INSTRUCTION 1 →
From the Honolulu mass meeting resolutions, list every person the King is asked to call upon to assist him in selecting a new cabinet.
INSTRUCTION 2 →
Reproduce the passage of the Honolulu mass meeting resolutions between "That while some" and "prospect of success.", inclusive.

SELECTION →
We, the citizens, residents, and taxpayers of Honolulu, acting, as we firmly believe, in sympathy with and in behalf of all right-minded citizens, residents, and taxpayers of this Kingdom, and being assembled in mass meeting in the city of Honolulu, on the 30th day of June, 1887, do resolve as follows:

1.
That the administration of the Hawaiian Government has ceased, through corruption and incompetence, to perform the functions and afford the protection to personal and property rights for which all governments exist.
2.
That while some of the evils of which we complain can not be at once adequately redressed and their recurrence prevented, and many others are incurable except by radical changes in the present constitution, yet there are some evils which we feel must be remedied at once, before a permanent reform movement can be inaugurated with any reasonable prospect of success.
3.
Holding these views, we request of the King:
  • First. That he shall at once and unconditionally dismiss his present cabinet from office, and we ask that he shall call one of these persons, viz, William L. Green, Henry Waterhouse, Godfrey Brown, or Mark P. Robinson to assist him in selecting a new cabinet, which shall be committed to the policy of securing a new constitution.
  • Second. That Walter M. Gibson shall be at once dismissed from each and every office held by him under the Government.
  • Third. In order, so far as possible, to remove the stain now resting on the Throne, we request of the King that he shall cause immediate restitution to be made of the sum, to wit, seventy-one thousand dollars ($71,000), recently obtained by him in violation of law and of his oath of office, under promise that the persons from whom [Page 798] the same was obtained shall receive the license to sell opium, as provided by statute of the year 1886.
  • Fourth. Whereas one Junius Kaae was implicated in the obtaining of said seventy-one thousand dollars ($71,000), and has since been, and still is, retained in office as registrar of conveyances, we request, as a safeguard to the property interests of the country, that said Kaae be at once dismissed from said office, and that the records of our land titles be placed in hands of one in whose integrity the people can safely confide.
  • Fifth. That we request a specific pledge from the King—
    (1)
    That he will not in the future interfere either directly or indirectly with the election of representatives.
    (2)
    That he will not interfere with or attempt to unduly influence legislation or legislators.
    (3)
    That he will not interfere with the constitutional administration of his cabinet.
    (4)
    That he will not use his official position or patronages for private ends.

Resolved, That Paul Isenberg, W. W. Hall, J. A. Kennedy, W. H. Rice, Capt. Jas. A. King, E. B. Thomas, H. C. Reed, John Vivas, W. F. A. Brewer, W. B. Oleson, Cecil Brown, Capt. John Ross, J. B. Atherton, are hereby appointed to present the foregoing resolutions and requests to the King; and said committee is hereby instructed to request of the King that a personal answer to the same be returned within twenty-four hours of the time when the same are presented; and to further inform the King that his neglect so to answer the same within said time will be construed as a refusal of the said requests.

Resolved, That said committee, in case of the King’s refusal to grant said requests, or in case of his neglect to reply to the same, is authorized to call another mass meeting at this place on Saturday, July 2, at 2 p.m., to further consider the situation.

When the second request, relative to the summary dismissal of Walter M. Gibson, was read, a perfect storm of cheers swept through the building.

Hon. C. R. Bishop then read the communication he had received from the King, premising that it had reached him at 1 p.m.

the king’s letter.

Dataset excerpt →
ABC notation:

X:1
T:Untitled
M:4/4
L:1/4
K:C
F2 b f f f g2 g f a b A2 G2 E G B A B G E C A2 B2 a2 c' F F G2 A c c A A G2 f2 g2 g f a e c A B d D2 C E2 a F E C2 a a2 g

EXERCISE RESPONSE 1 →
William L. Green, Henry Waterhouse, Godfrey Brown, Mark P. Robinson

EXERCISE RESPONSE 2 →
That while some of the evils of which we complain can not be at once adequately redressed and their recurrence prevented, and many others are incurable except by radical changes in the present constitution, yet there are some evils which we feel must be remedied at once, before a permanent reform movement can be inaugurated with any reasonable prospect of success.